[[ Input data, beginning ]]

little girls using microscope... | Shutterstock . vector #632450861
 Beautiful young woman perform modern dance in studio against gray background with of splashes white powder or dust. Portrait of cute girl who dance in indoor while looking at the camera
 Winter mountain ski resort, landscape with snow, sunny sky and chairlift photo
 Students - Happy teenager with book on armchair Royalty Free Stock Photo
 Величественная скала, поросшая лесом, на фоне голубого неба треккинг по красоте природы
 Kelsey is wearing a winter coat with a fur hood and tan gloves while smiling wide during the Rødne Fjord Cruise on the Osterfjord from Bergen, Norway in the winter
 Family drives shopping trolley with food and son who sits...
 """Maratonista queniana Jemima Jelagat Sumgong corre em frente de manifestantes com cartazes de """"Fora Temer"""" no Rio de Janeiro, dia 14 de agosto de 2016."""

[[ Input data, end ]]

Reproduce every line of the data so that nothing differs from the original.

little girls using microscope... | Shutterstock . vector #632450861
 Beautiful young woman perform modern dance in studio against gray background with of splashes white powder or dust. Portrait of cute girl who dance in indoor while looking at the camera
 Winter mountain ski resort, landscape with snow, sunny sky and chairlift photo
 Students - Happy teenager with book on armchair Royalty Free Stock Photo
 Величественная скала, поросшая лесом, на фоне голубого неба треккинг по красоте природы
 Kelsey is wearing a winter coat with a fur hood and tan gloves while smiling wide during the Rødne Fjord Cruise on the Osterfjord from Bergen, Norway in the winter
 Family drives shopping trolley with food and son who sits...
 """Maratonista queniana Jemima Jelagat Sumgong corre em frente de manifestantes com cartazes de """"Fora Temer"""" no Rio de Janeiro, dia 14 de agosto de 2016."""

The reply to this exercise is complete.